Di Ivan Giacomuzzi
La vicenda. Un istituto di credito italiano concedeva ai suoi clienti un finanziamento personale, proponendo contestualmente la sottoscrizione di una polizza assicurativa per rischi non correlati al finanziamento. L’Autorità Garante della Concorrenza e del Mercato, ritenendo che l’abbinamento forzato ad un contratto di finanziamento di prodotti assicurativi non correlati al credito costituisse una pratica commerciale sleale, comminava all’istituto di credito una sanzione pecuniaria. Il Consiglio di Stato, investito dell’appello avverso il rigetto del ricorso proposto davanti al Tar del Lazio, sollevava un rinvio pregiudiziale alla Corte di Giustizia dell’Unione Europea.
Le principali questioni pregiudiziali. Le questioni pregiudiziali più rilevanti sottoposte alla Corte di Giustizia riguardano la nozione di “consumatore medio” di cui alla Direttiva 2005/29, il carattere sleale del c.d. framing, e infine la possibilità per l’AGCM di imporre un periodo di riflessione tra la sottoscrizione dei contratti proposti in abbinamento.
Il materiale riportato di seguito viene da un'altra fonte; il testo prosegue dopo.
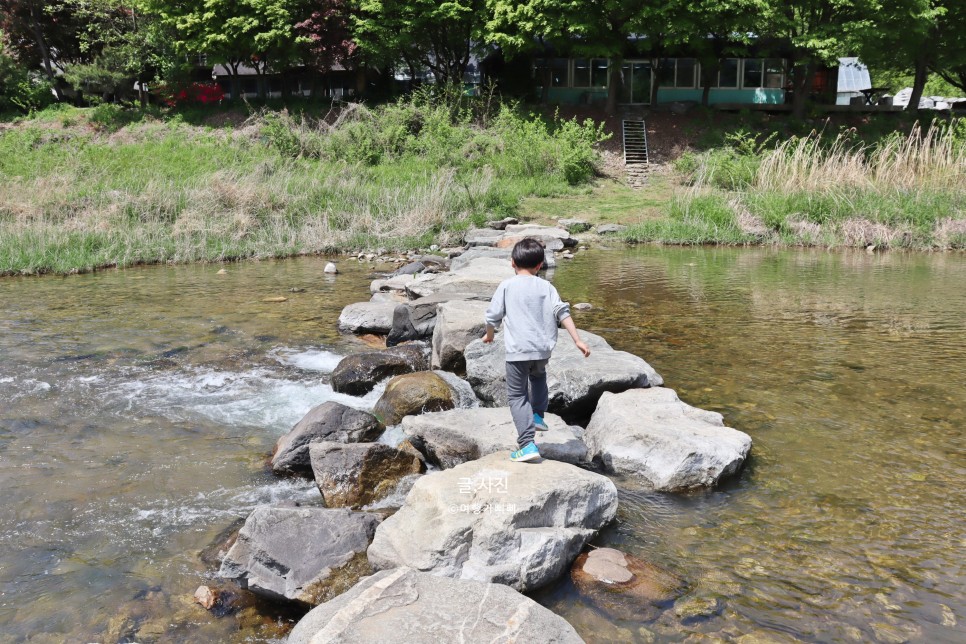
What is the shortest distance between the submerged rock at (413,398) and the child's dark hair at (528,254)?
2.09 m

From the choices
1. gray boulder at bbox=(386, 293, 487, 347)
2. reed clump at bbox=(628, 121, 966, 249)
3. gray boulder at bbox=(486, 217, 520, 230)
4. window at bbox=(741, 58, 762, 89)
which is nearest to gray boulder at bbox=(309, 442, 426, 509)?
gray boulder at bbox=(386, 293, 487, 347)

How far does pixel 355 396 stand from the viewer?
782 cm

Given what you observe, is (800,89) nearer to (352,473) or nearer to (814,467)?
(814,467)

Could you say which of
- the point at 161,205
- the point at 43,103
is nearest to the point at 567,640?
the point at 161,205

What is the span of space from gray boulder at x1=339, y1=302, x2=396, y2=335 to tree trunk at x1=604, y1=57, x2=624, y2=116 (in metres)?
25.8

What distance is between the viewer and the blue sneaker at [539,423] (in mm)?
5738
La decisione. La Direttiva 2005/29 vieta le pratiche commerciali sleali, cioè quelle pratiche commerciali contrarie alla diligenza professionale e che falsino o che siano idonee a falsare in misura rilevante il comportamento economico del consumatore medio in relazione al prodotto. Sono considerate sleali le pratiche aggressive e le pratiche ingannevoli. In particolare, sono considerate pratiche commerciali ingannevoli quelle pratiche che, in qualsiasi modo, ingannino o possano ingannare il consumatore inducendolo o potendolo indurre ad assumere una decisione di natura commerciale che non avrebbe altrimenti preso. Il consumatore medio è quel consumatore normalmente informato e ragionevolmente attento e avveduto. La scienza comportamentale, con le teorie della razionalità limitata, ha tuttavia dimostrato che le persone tendono ad agire in modo irragionevole. Nel delineare la figura del consumatore medio si deve perciò tenere conto di queste distorsioni cognitive, purché siano tali da falsare il comportamento di una persona normalmente informata e ragionevolmente attenta ed avveduta. Una possibile distorsione cognitiva può essere provocata dal c.d. framing (incorniciamento), che consiste nell’accostare più informazioni in un unico riquadro. Questa tecnica, se usata nella presentazioni di più prodotti, potrebbe indurre il consumatore a credere di non poter acquistare un prodotto separatamente dall’altro. Il framing non è tuttavia compreso nell’elenco delle pratiche commerciali considerate in ogni caso sleali, di cui all’Allegato I della Direttiva. Spetta allora all’autorità giurisdizionale dello Stato membro verificare, volta per volta, se l’incorniciamento sia idoneo a indurre il consumatore a credere che non sia possibile ottenere il finanziamento senza la sottoscrizione del prodotto assicurativo. Il diritto dell’Unione non osta a che una autorità nazionale, accertato il carattere sleale di una pratica commerciale di incorniciamento, possa imporre al professionista di concedere al consumatore un periodo di riflessione di durata ragionevole tra la sottoscrizione dei due contratti. In ogni caso, la cessazione del carattere sleale della pratica deve essere conseguito con la misura meno lesiva possibile della libertà d’impresa.